The task: Word for word, write the lines below out again, with no pictures.

Task inputs:

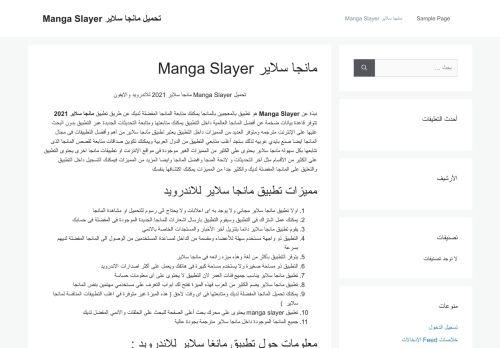 لقطة شاشة لموقع مانجا سلاير Manga Slayer بتاريخ 12/04/2021 بواسطة دليل مواقع الدليل السهل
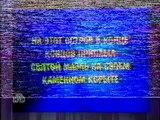 staroetv.su / Своя игра (НТВ, 29.05.1999) Леонид Слатин - Анатолий Белкин - Дмитрий Никифоров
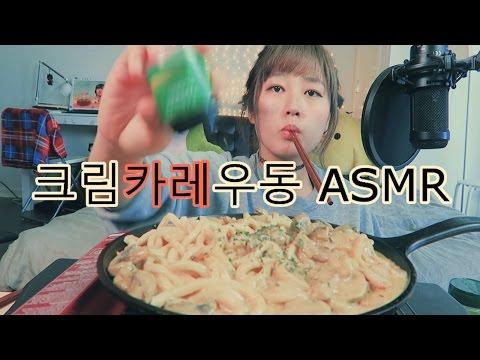 EatIt ASMR nude 789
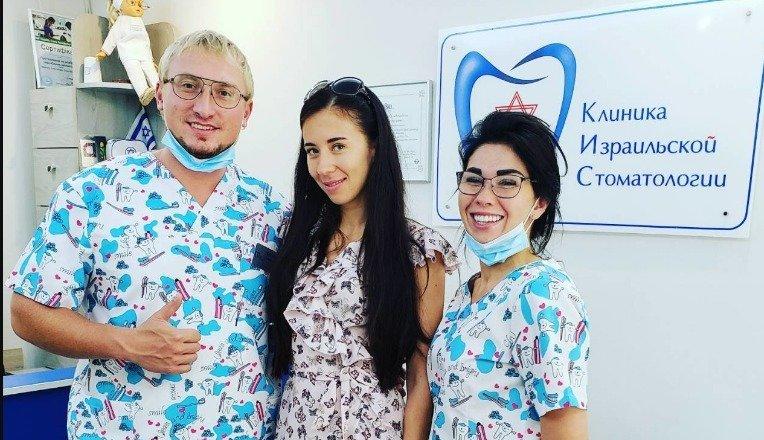 фотография Клиника Израильской Стоматологии на улице Шолом-Алейхема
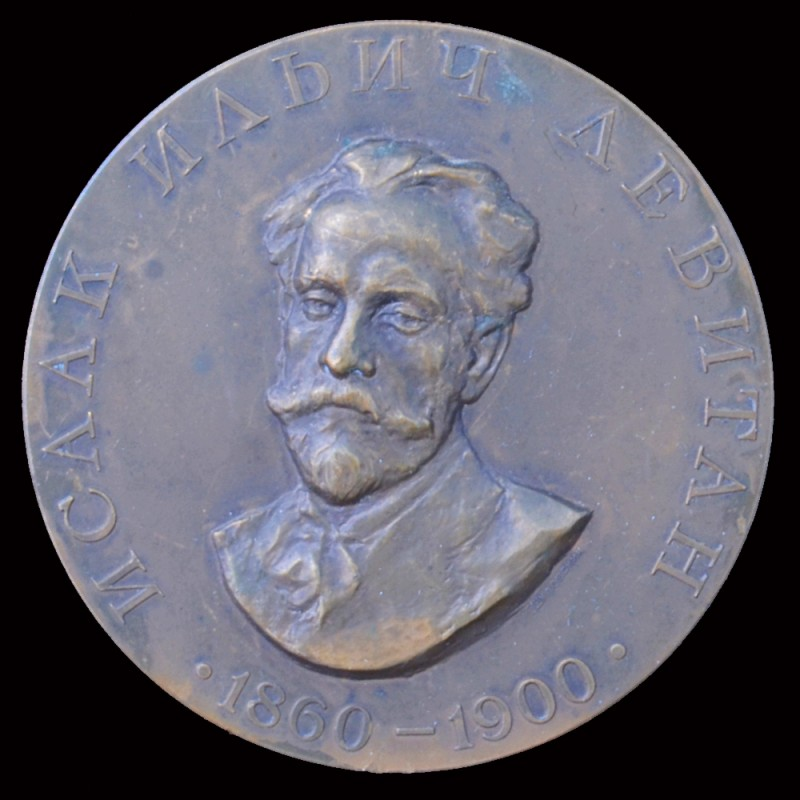 "Table medal ""100 years from birthday of I. I. Levitan"""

Result of the task:
 لقطة شاشة لموقع مانجا سلاير Manga Slayer بتاريخ 12/04/2021 بواسطة دليل مواقع الدليل السهل
 staroetv.su / Своя игра (НТВ, 29.05.1999) Леонид Слатин - Анатолий Белкин - Дмитрий Никифоров
 EatIt ASMR nude 789
 фотография Клиника Израильской Стоматологии на улице Шолом-Алейхема
 "Table medal ""100 years from birthday of I. I. Levitan"""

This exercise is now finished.